EXCERPT:
^^^^^^^^^^^^^^^^

“This is the girl.”
I knew that “Baby Girl” owed a fair amount of debt to writer/director, David Lynch’s MULHOLLAND DRIVE, but after rewatching it last night, I now realize that I may have to give Lynch a cowriting credit. Weird how I hadn’t quite noticed it before.
Over the course of the next several blog entries (not this one per se), I’ll be discussing that actual plot of “Baby Girl.” That will most certainly be a big help for outsiders who are completely in the dark as to what this project is really all about. For now, I’m going to make the unconventional move to discuss the work that I was somewhat subconsciously ripping off.
First off, I want to discuss the notion of “ripping off.” This is tricky since I’m terrified that this blog will serve up enough ideas to those who would like to procure their own introductory storyline. It’s tough to put your eggs in one basket (however temporary you think the one basket will be) and then see it snatched up and launched by someone else.
I’m doing this blog project under the guidance of Amber: mentor, guru and the force who is most actively championing this project. This online copyright thing is a slippery legal slope that we are both learning (with my curve being much more steep than hers). Be that as it may, I do want to protect “Baby Girl”, “She Is Risen” and “Cub.” This is a tricky, personal story and I want to make sure that this version of it (because it isn’t nor could it be the most original story ever told) arrives fully formed with my final stamp of authorship.
Now, there is a paraphrased quote from Robert Altman that I’d like to share. It’s from the commentary he recorded for the Criterion dvd release of his film, THREE WOMEN (which would also be an apt title for the “Baby Girl” trilogy). He talks about how he approached Paul Thomas Anderson (the writer and director of BOOGIE NIGHTS, MAGNOLIA, PUNCH-DRUNK LOVE and THERE WILL BE BLOOD) and told him how much he enjoyed MAGNOLIA. Anderson’s response, according to Altman was that he (Anderson) had just been ripping him (Altman) off. This apparently took the elder filmmaker by surprise since he didn’t recognize his own work in Anderson’s film. Altman then goes on to explain that the techniques and shots that filmmakers like P. T. Anderson take from his films were in fact “ripped off” from films that Altman was inspired by in his youth. Altman concludes that there really is no such thing as ripping off, especially if you’re taking inspiration (or even direct quotation) from someone else’s work and making it your own.

^^^^^^^^^^^^^^^^

EXTRACTED RECORDS:
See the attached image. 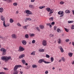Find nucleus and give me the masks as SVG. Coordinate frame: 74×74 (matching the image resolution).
Wrapping results in <instances>:
<instances>
[{"mask_svg": "<svg viewBox=\"0 0 74 74\" xmlns=\"http://www.w3.org/2000/svg\"><path fill=\"white\" fill-rule=\"evenodd\" d=\"M22 66L21 65H16L14 67L13 69L14 72L13 73V74H18V71H17L16 70L18 68L22 67Z\"/></svg>", "mask_w": 74, "mask_h": 74, "instance_id": "obj_1", "label": "nucleus"}, {"mask_svg": "<svg viewBox=\"0 0 74 74\" xmlns=\"http://www.w3.org/2000/svg\"><path fill=\"white\" fill-rule=\"evenodd\" d=\"M0 19L1 21H3V25L5 27H8V26H9V25L8 24L5 25V17L1 15V16Z\"/></svg>", "mask_w": 74, "mask_h": 74, "instance_id": "obj_2", "label": "nucleus"}, {"mask_svg": "<svg viewBox=\"0 0 74 74\" xmlns=\"http://www.w3.org/2000/svg\"><path fill=\"white\" fill-rule=\"evenodd\" d=\"M11 58L10 56H3L1 57V59L2 60H4L5 62H7Z\"/></svg>", "mask_w": 74, "mask_h": 74, "instance_id": "obj_3", "label": "nucleus"}, {"mask_svg": "<svg viewBox=\"0 0 74 74\" xmlns=\"http://www.w3.org/2000/svg\"><path fill=\"white\" fill-rule=\"evenodd\" d=\"M0 51L2 52V56H4L6 55V51H7L6 49L4 48H2L1 49Z\"/></svg>", "mask_w": 74, "mask_h": 74, "instance_id": "obj_4", "label": "nucleus"}, {"mask_svg": "<svg viewBox=\"0 0 74 74\" xmlns=\"http://www.w3.org/2000/svg\"><path fill=\"white\" fill-rule=\"evenodd\" d=\"M24 12L27 14L26 16H29V15H32V14H33V13L32 12H31L29 10H25Z\"/></svg>", "mask_w": 74, "mask_h": 74, "instance_id": "obj_5", "label": "nucleus"}, {"mask_svg": "<svg viewBox=\"0 0 74 74\" xmlns=\"http://www.w3.org/2000/svg\"><path fill=\"white\" fill-rule=\"evenodd\" d=\"M42 62H44V63L46 64H48V63H51V62H47L45 61H44V60L43 59H41L38 61V63H42Z\"/></svg>", "mask_w": 74, "mask_h": 74, "instance_id": "obj_6", "label": "nucleus"}, {"mask_svg": "<svg viewBox=\"0 0 74 74\" xmlns=\"http://www.w3.org/2000/svg\"><path fill=\"white\" fill-rule=\"evenodd\" d=\"M42 45L43 46H46L47 45V42L46 40H44L42 42Z\"/></svg>", "mask_w": 74, "mask_h": 74, "instance_id": "obj_7", "label": "nucleus"}, {"mask_svg": "<svg viewBox=\"0 0 74 74\" xmlns=\"http://www.w3.org/2000/svg\"><path fill=\"white\" fill-rule=\"evenodd\" d=\"M25 50L24 48L22 47L21 46H20L19 47L18 51L19 52H22V51H23Z\"/></svg>", "mask_w": 74, "mask_h": 74, "instance_id": "obj_8", "label": "nucleus"}, {"mask_svg": "<svg viewBox=\"0 0 74 74\" xmlns=\"http://www.w3.org/2000/svg\"><path fill=\"white\" fill-rule=\"evenodd\" d=\"M58 48L60 49L61 51V52L63 53V52H64V50L63 49V48H62V47L61 46H60L58 47Z\"/></svg>", "mask_w": 74, "mask_h": 74, "instance_id": "obj_9", "label": "nucleus"}, {"mask_svg": "<svg viewBox=\"0 0 74 74\" xmlns=\"http://www.w3.org/2000/svg\"><path fill=\"white\" fill-rule=\"evenodd\" d=\"M21 42L22 44H23V45H26L27 43L26 41L24 40H22Z\"/></svg>", "mask_w": 74, "mask_h": 74, "instance_id": "obj_10", "label": "nucleus"}, {"mask_svg": "<svg viewBox=\"0 0 74 74\" xmlns=\"http://www.w3.org/2000/svg\"><path fill=\"white\" fill-rule=\"evenodd\" d=\"M29 26V25H26L23 26V29L25 30H27V27Z\"/></svg>", "mask_w": 74, "mask_h": 74, "instance_id": "obj_11", "label": "nucleus"}, {"mask_svg": "<svg viewBox=\"0 0 74 74\" xmlns=\"http://www.w3.org/2000/svg\"><path fill=\"white\" fill-rule=\"evenodd\" d=\"M25 54H21L19 56V59H22V58H24V57H25Z\"/></svg>", "mask_w": 74, "mask_h": 74, "instance_id": "obj_12", "label": "nucleus"}, {"mask_svg": "<svg viewBox=\"0 0 74 74\" xmlns=\"http://www.w3.org/2000/svg\"><path fill=\"white\" fill-rule=\"evenodd\" d=\"M57 41L58 42V44H61V43H62V40L60 38H59L57 40Z\"/></svg>", "mask_w": 74, "mask_h": 74, "instance_id": "obj_13", "label": "nucleus"}, {"mask_svg": "<svg viewBox=\"0 0 74 74\" xmlns=\"http://www.w3.org/2000/svg\"><path fill=\"white\" fill-rule=\"evenodd\" d=\"M12 38H16V36L15 34H13L12 35Z\"/></svg>", "mask_w": 74, "mask_h": 74, "instance_id": "obj_14", "label": "nucleus"}, {"mask_svg": "<svg viewBox=\"0 0 74 74\" xmlns=\"http://www.w3.org/2000/svg\"><path fill=\"white\" fill-rule=\"evenodd\" d=\"M64 13V12H63V11H62L60 13V15H61L60 16V17H63V16L64 15V14H63Z\"/></svg>", "mask_w": 74, "mask_h": 74, "instance_id": "obj_15", "label": "nucleus"}, {"mask_svg": "<svg viewBox=\"0 0 74 74\" xmlns=\"http://www.w3.org/2000/svg\"><path fill=\"white\" fill-rule=\"evenodd\" d=\"M4 11V9L3 8H0V12L2 13Z\"/></svg>", "mask_w": 74, "mask_h": 74, "instance_id": "obj_16", "label": "nucleus"}, {"mask_svg": "<svg viewBox=\"0 0 74 74\" xmlns=\"http://www.w3.org/2000/svg\"><path fill=\"white\" fill-rule=\"evenodd\" d=\"M65 12L66 14H70V11L69 10H65Z\"/></svg>", "mask_w": 74, "mask_h": 74, "instance_id": "obj_17", "label": "nucleus"}, {"mask_svg": "<svg viewBox=\"0 0 74 74\" xmlns=\"http://www.w3.org/2000/svg\"><path fill=\"white\" fill-rule=\"evenodd\" d=\"M68 56H69V57H72L73 53H68Z\"/></svg>", "mask_w": 74, "mask_h": 74, "instance_id": "obj_18", "label": "nucleus"}, {"mask_svg": "<svg viewBox=\"0 0 74 74\" xmlns=\"http://www.w3.org/2000/svg\"><path fill=\"white\" fill-rule=\"evenodd\" d=\"M29 7L31 8H33L34 7L33 5H29Z\"/></svg>", "mask_w": 74, "mask_h": 74, "instance_id": "obj_19", "label": "nucleus"}, {"mask_svg": "<svg viewBox=\"0 0 74 74\" xmlns=\"http://www.w3.org/2000/svg\"><path fill=\"white\" fill-rule=\"evenodd\" d=\"M35 53H36V51H32L31 53V55H33L34 56V55H35Z\"/></svg>", "mask_w": 74, "mask_h": 74, "instance_id": "obj_20", "label": "nucleus"}, {"mask_svg": "<svg viewBox=\"0 0 74 74\" xmlns=\"http://www.w3.org/2000/svg\"><path fill=\"white\" fill-rule=\"evenodd\" d=\"M46 10L48 11V12H50L51 9L49 8H47L46 9Z\"/></svg>", "mask_w": 74, "mask_h": 74, "instance_id": "obj_21", "label": "nucleus"}, {"mask_svg": "<svg viewBox=\"0 0 74 74\" xmlns=\"http://www.w3.org/2000/svg\"><path fill=\"white\" fill-rule=\"evenodd\" d=\"M45 7V6H40L39 7V8L40 10H41V9H43V8H44Z\"/></svg>", "mask_w": 74, "mask_h": 74, "instance_id": "obj_22", "label": "nucleus"}, {"mask_svg": "<svg viewBox=\"0 0 74 74\" xmlns=\"http://www.w3.org/2000/svg\"><path fill=\"white\" fill-rule=\"evenodd\" d=\"M35 36V34H29V36L30 37H34Z\"/></svg>", "mask_w": 74, "mask_h": 74, "instance_id": "obj_23", "label": "nucleus"}, {"mask_svg": "<svg viewBox=\"0 0 74 74\" xmlns=\"http://www.w3.org/2000/svg\"><path fill=\"white\" fill-rule=\"evenodd\" d=\"M6 1H7L9 3H12V0H6Z\"/></svg>", "mask_w": 74, "mask_h": 74, "instance_id": "obj_24", "label": "nucleus"}, {"mask_svg": "<svg viewBox=\"0 0 74 74\" xmlns=\"http://www.w3.org/2000/svg\"><path fill=\"white\" fill-rule=\"evenodd\" d=\"M33 68H37V65L35 64H33L32 66Z\"/></svg>", "mask_w": 74, "mask_h": 74, "instance_id": "obj_25", "label": "nucleus"}, {"mask_svg": "<svg viewBox=\"0 0 74 74\" xmlns=\"http://www.w3.org/2000/svg\"><path fill=\"white\" fill-rule=\"evenodd\" d=\"M39 27L40 29H43L44 27V25H40L39 26Z\"/></svg>", "mask_w": 74, "mask_h": 74, "instance_id": "obj_26", "label": "nucleus"}, {"mask_svg": "<svg viewBox=\"0 0 74 74\" xmlns=\"http://www.w3.org/2000/svg\"><path fill=\"white\" fill-rule=\"evenodd\" d=\"M10 23H13L14 22V20H13L12 18H11L10 19Z\"/></svg>", "mask_w": 74, "mask_h": 74, "instance_id": "obj_27", "label": "nucleus"}, {"mask_svg": "<svg viewBox=\"0 0 74 74\" xmlns=\"http://www.w3.org/2000/svg\"><path fill=\"white\" fill-rule=\"evenodd\" d=\"M57 31L58 33H60L61 32V30L59 28L57 29Z\"/></svg>", "mask_w": 74, "mask_h": 74, "instance_id": "obj_28", "label": "nucleus"}, {"mask_svg": "<svg viewBox=\"0 0 74 74\" xmlns=\"http://www.w3.org/2000/svg\"><path fill=\"white\" fill-rule=\"evenodd\" d=\"M39 51H40V52H42L44 51V49H39Z\"/></svg>", "mask_w": 74, "mask_h": 74, "instance_id": "obj_29", "label": "nucleus"}, {"mask_svg": "<svg viewBox=\"0 0 74 74\" xmlns=\"http://www.w3.org/2000/svg\"><path fill=\"white\" fill-rule=\"evenodd\" d=\"M49 20L50 21H53V17H51L50 18H49Z\"/></svg>", "mask_w": 74, "mask_h": 74, "instance_id": "obj_30", "label": "nucleus"}, {"mask_svg": "<svg viewBox=\"0 0 74 74\" xmlns=\"http://www.w3.org/2000/svg\"><path fill=\"white\" fill-rule=\"evenodd\" d=\"M50 12L49 13V14H52L53 13V9H52L50 11Z\"/></svg>", "mask_w": 74, "mask_h": 74, "instance_id": "obj_31", "label": "nucleus"}, {"mask_svg": "<svg viewBox=\"0 0 74 74\" xmlns=\"http://www.w3.org/2000/svg\"><path fill=\"white\" fill-rule=\"evenodd\" d=\"M50 59L51 62H52L53 61V60H54V59L53 58V57H51V58Z\"/></svg>", "mask_w": 74, "mask_h": 74, "instance_id": "obj_32", "label": "nucleus"}, {"mask_svg": "<svg viewBox=\"0 0 74 74\" xmlns=\"http://www.w3.org/2000/svg\"><path fill=\"white\" fill-rule=\"evenodd\" d=\"M13 5L14 6H16L18 5V3L16 2H15L13 3Z\"/></svg>", "mask_w": 74, "mask_h": 74, "instance_id": "obj_33", "label": "nucleus"}, {"mask_svg": "<svg viewBox=\"0 0 74 74\" xmlns=\"http://www.w3.org/2000/svg\"><path fill=\"white\" fill-rule=\"evenodd\" d=\"M0 38H1V39H2L3 40H5V38L3 37V36L0 35Z\"/></svg>", "mask_w": 74, "mask_h": 74, "instance_id": "obj_34", "label": "nucleus"}, {"mask_svg": "<svg viewBox=\"0 0 74 74\" xmlns=\"http://www.w3.org/2000/svg\"><path fill=\"white\" fill-rule=\"evenodd\" d=\"M29 36L28 34H27L25 35V37L26 38H29Z\"/></svg>", "mask_w": 74, "mask_h": 74, "instance_id": "obj_35", "label": "nucleus"}, {"mask_svg": "<svg viewBox=\"0 0 74 74\" xmlns=\"http://www.w3.org/2000/svg\"><path fill=\"white\" fill-rule=\"evenodd\" d=\"M71 29L72 30L74 29V25H72L71 27Z\"/></svg>", "mask_w": 74, "mask_h": 74, "instance_id": "obj_36", "label": "nucleus"}, {"mask_svg": "<svg viewBox=\"0 0 74 74\" xmlns=\"http://www.w3.org/2000/svg\"><path fill=\"white\" fill-rule=\"evenodd\" d=\"M74 22L73 21H68V23H73Z\"/></svg>", "mask_w": 74, "mask_h": 74, "instance_id": "obj_37", "label": "nucleus"}, {"mask_svg": "<svg viewBox=\"0 0 74 74\" xmlns=\"http://www.w3.org/2000/svg\"><path fill=\"white\" fill-rule=\"evenodd\" d=\"M17 25L18 26H19V27H21V26H22L21 25V24H20V23H17Z\"/></svg>", "mask_w": 74, "mask_h": 74, "instance_id": "obj_38", "label": "nucleus"}, {"mask_svg": "<svg viewBox=\"0 0 74 74\" xmlns=\"http://www.w3.org/2000/svg\"><path fill=\"white\" fill-rule=\"evenodd\" d=\"M21 62H22L23 64H25V63H26L25 61L24 60H21Z\"/></svg>", "mask_w": 74, "mask_h": 74, "instance_id": "obj_39", "label": "nucleus"}, {"mask_svg": "<svg viewBox=\"0 0 74 74\" xmlns=\"http://www.w3.org/2000/svg\"><path fill=\"white\" fill-rule=\"evenodd\" d=\"M64 29L66 31V32H69V29H67L66 28H64Z\"/></svg>", "mask_w": 74, "mask_h": 74, "instance_id": "obj_40", "label": "nucleus"}, {"mask_svg": "<svg viewBox=\"0 0 74 74\" xmlns=\"http://www.w3.org/2000/svg\"><path fill=\"white\" fill-rule=\"evenodd\" d=\"M69 41H70V40L69 39H66L65 40V41L66 42H68Z\"/></svg>", "mask_w": 74, "mask_h": 74, "instance_id": "obj_41", "label": "nucleus"}, {"mask_svg": "<svg viewBox=\"0 0 74 74\" xmlns=\"http://www.w3.org/2000/svg\"><path fill=\"white\" fill-rule=\"evenodd\" d=\"M62 61H63V62H65V59H64V58H63V57H62Z\"/></svg>", "mask_w": 74, "mask_h": 74, "instance_id": "obj_42", "label": "nucleus"}, {"mask_svg": "<svg viewBox=\"0 0 74 74\" xmlns=\"http://www.w3.org/2000/svg\"><path fill=\"white\" fill-rule=\"evenodd\" d=\"M49 37H53V34H50L49 35Z\"/></svg>", "mask_w": 74, "mask_h": 74, "instance_id": "obj_43", "label": "nucleus"}, {"mask_svg": "<svg viewBox=\"0 0 74 74\" xmlns=\"http://www.w3.org/2000/svg\"><path fill=\"white\" fill-rule=\"evenodd\" d=\"M60 4H64V2L63 1H61L60 2Z\"/></svg>", "mask_w": 74, "mask_h": 74, "instance_id": "obj_44", "label": "nucleus"}, {"mask_svg": "<svg viewBox=\"0 0 74 74\" xmlns=\"http://www.w3.org/2000/svg\"><path fill=\"white\" fill-rule=\"evenodd\" d=\"M36 29H37L38 31L39 32L40 31V28L38 27H36Z\"/></svg>", "mask_w": 74, "mask_h": 74, "instance_id": "obj_45", "label": "nucleus"}, {"mask_svg": "<svg viewBox=\"0 0 74 74\" xmlns=\"http://www.w3.org/2000/svg\"><path fill=\"white\" fill-rule=\"evenodd\" d=\"M36 42V41L35 40H33L32 41V44H35V42Z\"/></svg>", "mask_w": 74, "mask_h": 74, "instance_id": "obj_46", "label": "nucleus"}, {"mask_svg": "<svg viewBox=\"0 0 74 74\" xmlns=\"http://www.w3.org/2000/svg\"><path fill=\"white\" fill-rule=\"evenodd\" d=\"M46 58H49L50 57V56H49V55L48 54L46 55Z\"/></svg>", "mask_w": 74, "mask_h": 74, "instance_id": "obj_47", "label": "nucleus"}, {"mask_svg": "<svg viewBox=\"0 0 74 74\" xmlns=\"http://www.w3.org/2000/svg\"><path fill=\"white\" fill-rule=\"evenodd\" d=\"M57 27L56 26H54V30H56Z\"/></svg>", "mask_w": 74, "mask_h": 74, "instance_id": "obj_48", "label": "nucleus"}, {"mask_svg": "<svg viewBox=\"0 0 74 74\" xmlns=\"http://www.w3.org/2000/svg\"><path fill=\"white\" fill-rule=\"evenodd\" d=\"M45 74H48V71H46L45 72Z\"/></svg>", "mask_w": 74, "mask_h": 74, "instance_id": "obj_49", "label": "nucleus"}, {"mask_svg": "<svg viewBox=\"0 0 74 74\" xmlns=\"http://www.w3.org/2000/svg\"><path fill=\"white\" fill-rule=\"evenodd\" d=\"M51 25L50 23H47L46 25L47 26H49Z\"/></svg>", "mask_w": 74, "mask_h": 74, "instance_id": "obj_50", "label": "nucleus"}, {"mask_svg": "<svg viewBox=\"0 0 74 74\" xmlns=\"http://www.w3.org/2000/svg\"><path fill=\"white\" fill-rule=\"evenodd\" d=\"M27 19L28 20V21H31L32 20V19L30 18H27Z\"/></svg>", "mask_w": 74, "mask_h": 74, "instance_id": "obj_51", "label": "nucleus"}, {"mask_svg": "<svg viewBox=\"0 0 74 74\" xmlns=\"http://www.w3.org/2000/svg\"><path fill=\"white\" fill-rule=\"evenodd\" d=\"M60 13H61V11H59L58 12V15H60Z\"/></svg>", "mask_w": 74, "mask_h": 74, "instance_id": "obj_52", "label": "nucleus"}, {"mask_svg": "<svg viewBox=\"0 0 74 74\" xmlns=\"http://www.w3.org/2000/svg\"><path fill=\"white\" fill-rule=\"evenodd\" d=\"M27 69H30V66H27Z\"/></svg>", "mask_w": 74, "mask_h": 74, "instance_id": "obj_53", "label": "nucleus"}, {"mask_svg": "<svg viewBox=\"0 0 74 74\" xmlns=\"http://www.w3.org/2000/svg\"><path fill=\"white\" fill-rule=\"evenodd\" d=\"M51 25H55V22H53L51 23Z\"/></svg>", "mask_w": 74, "mask_h": 74, "instance_id": "obj_54", "label": "nucleus"}, {"mask_svg": "<svg viewBox=\"0 0 74 74\" xmlns=\"http://www.w3.org/2000/svg\"><path fill=\"white\" fill-rule=\"evenodd\" d=\"M3 69L5 70H7V68H4Z\"/></svg>", "mask_w": 74, "mask_h": 74, "instance_id": "obj_55", "label": "nucleus"}, {"mask_svg": "<svg viewBox=\"0 0 74 74\" xmlns=\"http://www.w3.org/2000/svg\"><path fill=\"white\" fill-rule=\"evenodd\" d=\"M35 0H31V2H34Z\"/></svg>", "mask_w": 74, "mask_h": 74, "instance_id": "obj_56", "label": "nucleus"}, {"mask_svg": "<svg viewBox=\"0 0 74 74\" xmlns=\"http://www.w3.org/2000/svg\"><path fill=\"white\" fill-rule=\"evenodd\" d=\"M58 62L59 63L61 62H62V59H60V60H59Z\"/></svg>", "mask_w": 74, "mask_h": 74, "instance_id": "obj_57", "label": "nucleus"}, {"mask_svg": "<svg viewBox=\"0 0 74 74\" xmlns=\"http://www.w3.org/2000/svg\"><path fill=\"white\" fill-rule=\"evenodd\" d=\"M20 73L21 74H23V72L21 71H20Z\"/></svg>", "mask_w": 74, "mask_h": 74, "instance_id": "obj_58", "label": "nucleus"}, {"mask_svg": "<svg viewBox=\"0 0 74 74\" xmlns=\"http://www.w3.org/2000/svg\"><path fill=\"white\" fill-rule=\"evenodd\" d=\"M72 12H73V15H74V10H72Z\"/></svg>", "mask_w": 74, "mask_h": 74, "instance_id": "obj_59", "label": "nucleus"}, {"mask_svg": "<svg viewBox=\"0 0 74 74\" xmlns=\"http://www.w3.org/2000/svg\"><path fill=\"white\" fill-rule=\"evenodd\" d=\"M4 73L3 72H0V74H4Z\"/></svg>", "mask_w": 74, "mask_h": 74, "instance_id": "obj_60", "label": "nucleus"}, {"mask_svg": "<svg viewBox=\"0 0 74 74\" xmlns=\"http://www.w3.org/2000/svg\"><path fill=\"white\" fill-rule=\"evenodd\" d=\"M18 11H16V13L17 14H18Z\"/></svg>", "mask_w": 74, "mask_h": 74, "instance_id": "obj_61", "label": "nucleus"}, {"mask_svg": "<svg viewBox=\"0 0 74 74\" xmlns=\"http://www.w3.org/2000/svg\"><path fill=\"white\" fill-rule=\"evenodd\" d=\"M49 26L50 27H52V25H51L50 24Z\"/></svg>", "mask_w": 74, "mask_h": 74, "instance_id": "obj_62", "label": "nucleus"}, {"mask_svg": "<svg viewBox=\"0 0 74 74\" xmlns=\"http://www.w3.org/2000/svg\"><path fill=\"white\" fill-rule=\"evenodd\" d=\"M25 64L26 66H27L28 65V64H27V63H26Z\"/></svg>", "mask_w": 74, "mask_h": 74, "instance_id": "obj_63", "label": "nucleus"}, {"mask_svg": "<svg viewBox=\"0 0 74 74\" xmlns=\"http://www.w3.org/2000/svg\"><path fill=\"white\" fill-rule=\"evenodd\" d=\"M32 44V42H29V44Z\"/></svg>", "mask_w": 74, "mask_h": 74, "instance_id": "obj_64", "label": "nucleus"}]
</instances>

^^^^^^^^^^^^^^^^

WHAT IS REQUIRED: Rewrite the blog post from "I knew that" through "noticed it before.", swapping "last night" for "this morning". The material comes from a different source than the blog post.

SOLUTION FOR THIS TASK:
I knew that “Baby Girl” owed a fair amount of debt to writer/director, David Lynch’s MULHOLLAND DRIVE, but after rewatching it this morning, I now realize that I may have to give Lynch a cowriting credit. Weird how I hadn’t quite noticed it before.